Nous partageons donc les grandes orientations qui sont au cœur du texte et de l'ANI, à savoir décloisonner la santé publique et la santé au travail, mettre l'accent sur la prévention, améliorer la qualité du service rendu et la gouvernance, renforcer l'accompagnement de certains publics vulnérables et lutter contre la désinsertion professionnelle. Il faudra néanmoins préciser ces orientations pour qu'elles respectent avant toute autre chose le bien‑être du travailleur.

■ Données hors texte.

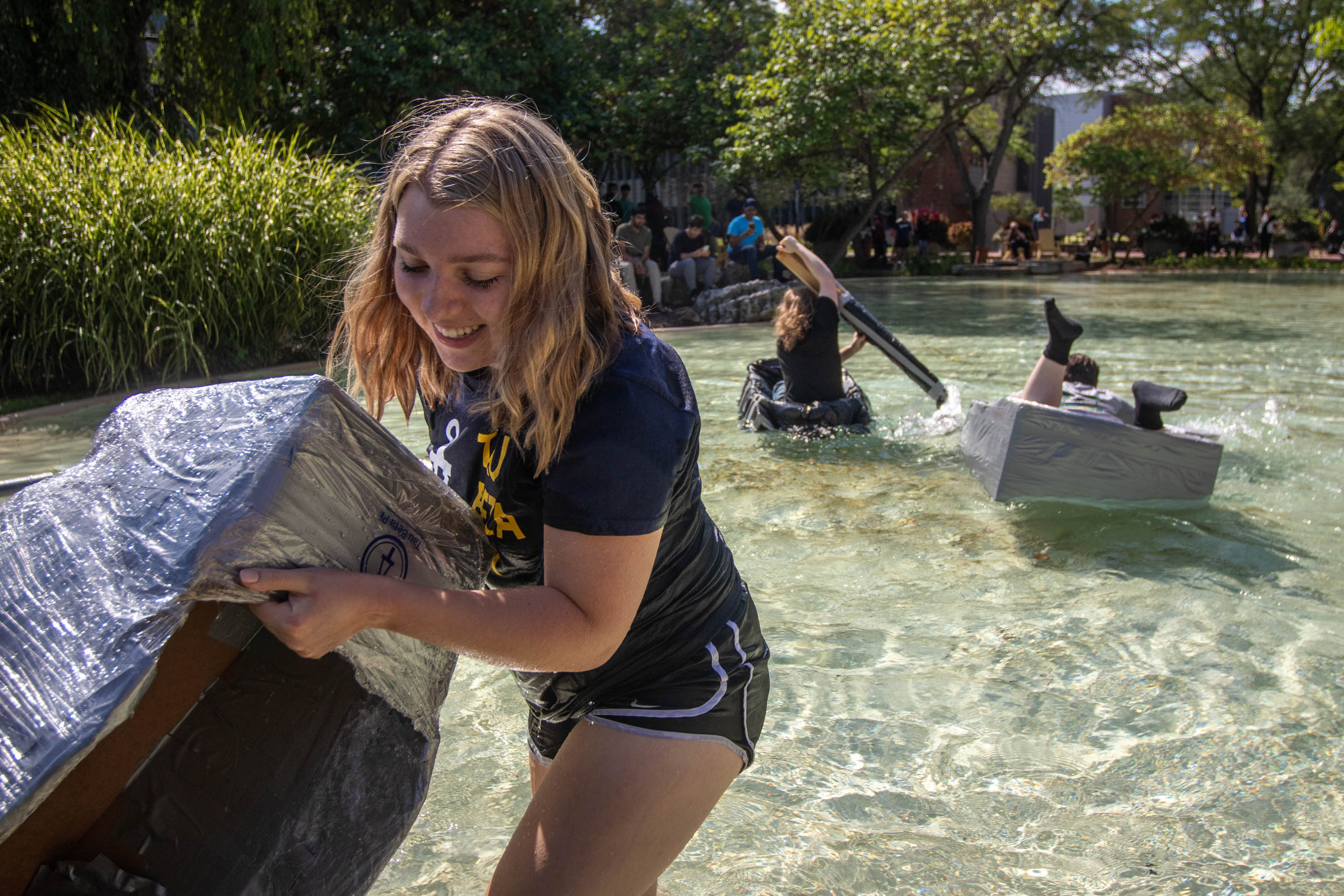 A student pulls her cardboard boat of Chancellor's Pond, while other students in cardboard boats struggle in the background 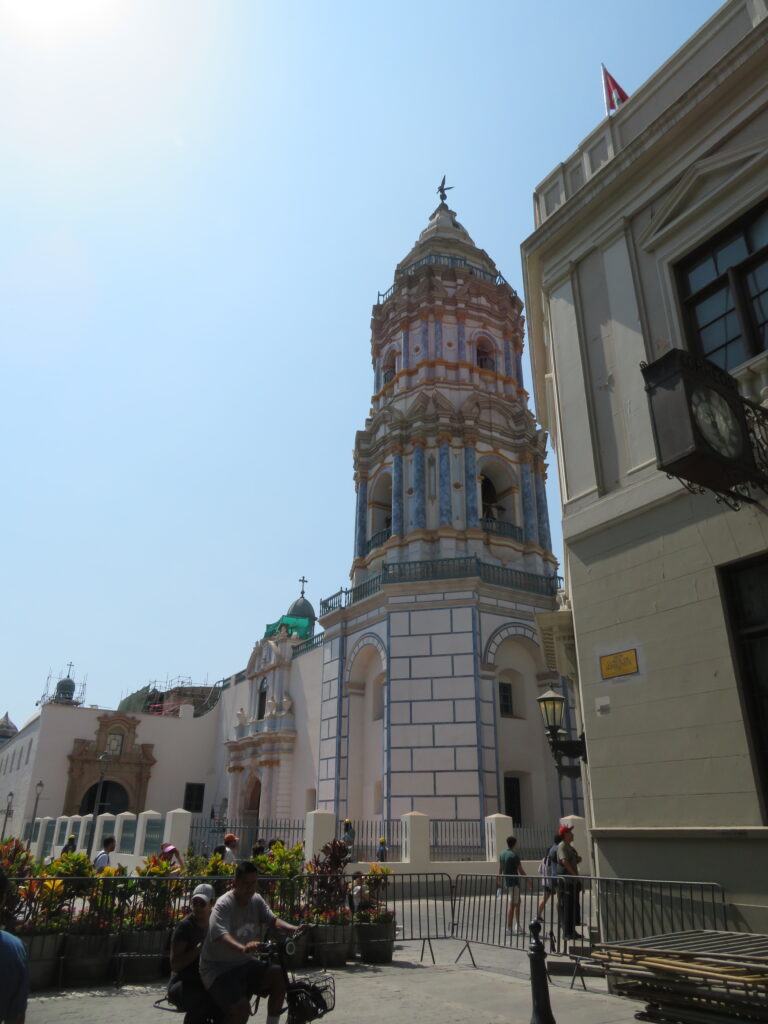 An ornate white building with blue and gold trim make up the Basilica y Monasterio de Sant Domingo exterior.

Nous formulerons un certain nombre de propositions visant à s'assurer du consentement du salarié dans toutes les étapes de son parcours et à mieux expliciter les risques professionnels.
Il faut également prendre garde à ne pas oublier les acteurs qui œuvrent dans le domaine de l'insertion professionnelle des personnes en situation de handicap.
Par ailleurs, le texte n'aborde qu'insuffisamment un certain nombre de points, notamment la pénurie de médecins du travail – nous avons de sérieux doutes à propos de l'article 21 – et la coordination entre la médecine de ville et la médecine du travail, que l'accès au DMP ne suffira pas à lui seul à améliorer. Il faudra aussi aller plus loin s'agissant du statut des infirmiers de santé au travail, en particulier en ce qui concerne l'harmonisation de leur formation et de leurs missions. Au travers de nos amendements, nous vous proposerons donc d'enrichir le texte pour que, à l'issue de nos débats, il soit à la hauteur de ses ambitions.